Terang bukan lawan Gelap

Terang bukan lawan dari gelap; terang tidak bertentangan —apalagi bermusuhan—dengan gelap. Kitalah yang memposisikan mereka demikian; kitalah yang menempatkannya sebagai oposan satu dengan yang lainnya. Padahal adanya terang dan gelap hanya lantaran kita membutuhkannya. Kita membutuhkannya bukan secara fisikal saja, kita juga membutuhkannya secara mental, di dalam mendidik dan menggembleng mental kita.


Tanpa adanya gelap, kita tak pernah akan bisa menghargai terang. Tanpa adanya kebodohan dan ketidak-tahuan, kita tak akan bisa menghargai pengetahuan itu. Tanpa adanya yang buruk, kita tak akan pernah bisa menghargai yang baik itu. Demikianlah, kontroversi di dalam dualisme itu mendidik dan menggembleng mental kita, mematangkannya, membimbing kita pada sesuatu yang lebih dan lebih hakiki lagi.


Seperti juga kita membutuhkan terang untuk bisa melihat dengan jelas, kita juga butuh gelap untuk tidur atau di ruang mencetak foto. Kita tak bisa hanya mencintai terang, dan oleh karenanya memusuhi gelap. Ketika kita menginginkan sesuatu, maka kita menganggap sesuatu itu baik, bahkan yang terbaik, dan memposisikan yang kita anggap berlawanan dengannya sebagai buruk, jelek.


Adanya baik-buruk, bagus-jelek, menyenangkan-menyedihkan dan sejenisnya, hanya lantaran kita, hanya bentuk-bentuk penilaian kita. Bentuk-bentuk penilaian subjektif itu muncul dan bekerja karena kita masih menganut ‘faham’ cinta-benci, suka-tak-suka. Padahal segala sesuatunya tidaklah baik ataupun buruk, bagus ataupun jelek, menyenangkan ataupun menyedihkan; segala sesuatunya hanya ‘apa adanya’.

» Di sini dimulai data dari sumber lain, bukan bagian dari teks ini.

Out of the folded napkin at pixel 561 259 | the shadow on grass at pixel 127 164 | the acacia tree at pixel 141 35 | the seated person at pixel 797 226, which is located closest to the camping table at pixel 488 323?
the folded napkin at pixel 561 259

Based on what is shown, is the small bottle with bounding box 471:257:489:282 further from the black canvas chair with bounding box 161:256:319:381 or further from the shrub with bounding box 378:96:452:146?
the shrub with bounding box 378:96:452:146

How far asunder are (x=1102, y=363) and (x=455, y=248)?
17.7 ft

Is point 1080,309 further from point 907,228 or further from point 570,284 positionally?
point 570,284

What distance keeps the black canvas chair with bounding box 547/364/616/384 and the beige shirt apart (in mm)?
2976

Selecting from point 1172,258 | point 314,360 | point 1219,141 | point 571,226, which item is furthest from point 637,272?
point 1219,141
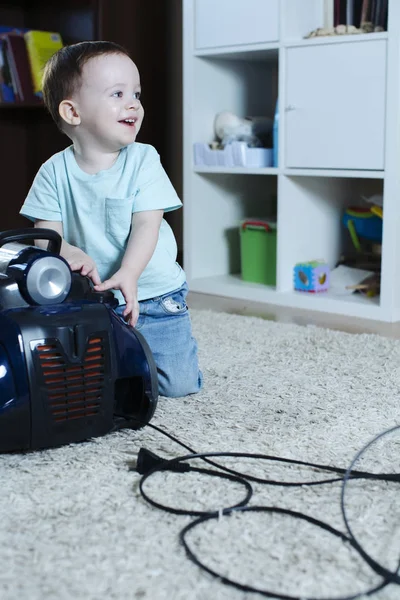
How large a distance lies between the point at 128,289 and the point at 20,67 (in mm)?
1899

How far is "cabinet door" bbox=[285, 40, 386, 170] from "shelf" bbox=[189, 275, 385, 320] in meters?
0.34

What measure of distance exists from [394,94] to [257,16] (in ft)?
1.62

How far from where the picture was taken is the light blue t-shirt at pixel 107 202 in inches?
49.9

‘Faham’ yang sama ini jualah yang membentuk ‘selera’ kita. Ketika kita berbicara masalah ‘selera’, maka kita sudah bicara masalah yang bersifat amat-sangat relatif. Setiap orang punya ‘selera’ sendiri-sendiri, yang bisa saja mirip, namun bisa juga sangat jauh berbeda.


Dan ‘faham’ ini juga telah melahirkan kebiasaan untuk mempertentangkan segala sesuatunya. Pria yang sebetulnya adalah pasangan wanita misalnya, kita sebut sebagai berlawanan jenis; kanan yang sebetulnya adalah pasangan dari kiri misalnya, juga kita posisikan sebagai berlawanan; banyak lagi contoh-contoh yang bisa disebutkan untuk itu. Menganut ‘faham’ ini tak pelak lagi telah melahirkan kebiasaan mempertentangkan segala sesuatunya pada kita.


Demikian juga halnya dengan kebenaran-duniawi, yang bersifat amat sangat relatif. Kebenaran-duniawi sangat bergantung kepada desa-kala-patra, kepada ruang, waktu, pelaku dan penilainya serta segenap kausasi terkait dengannya. Walapun pikiran, perasaan dan akal-budi bisa menerimanya sebagai sebentuk kebenaran, ia tetap bukan kebenaran-absolut. Ia jelas tidak mengindikasikan sesuatu yang absolut.



Oleh karenanya, ia hanya bisa dipegang hingga tataran kesadaran tertentu saja. Ia tak mampu melewati tataran kesadaran itu. Bagi seorang pendaki rohani, selalu akan tiba saatnya untuk menanggalkan dan meninggalkan ‘faham’ itu. Ia tidak bisa dibawa-bawa di dalam pendakian menuju Yang Absolut. Ia bahkan hanya akan menjadi penghalang bagi aktivitas pendakian.


Manakala Anda sudah mulai bisa melihatnya sebagai pasangan, dan tidak lagi sebagai lawan, Anda mulai bisa menyatukannya —yang berarti leburnya dualisme itu oleh api viveka. Dan oleh karenanya, Anda akan segera melihat Kesejatian, Kenyataan dari segala sesuatu.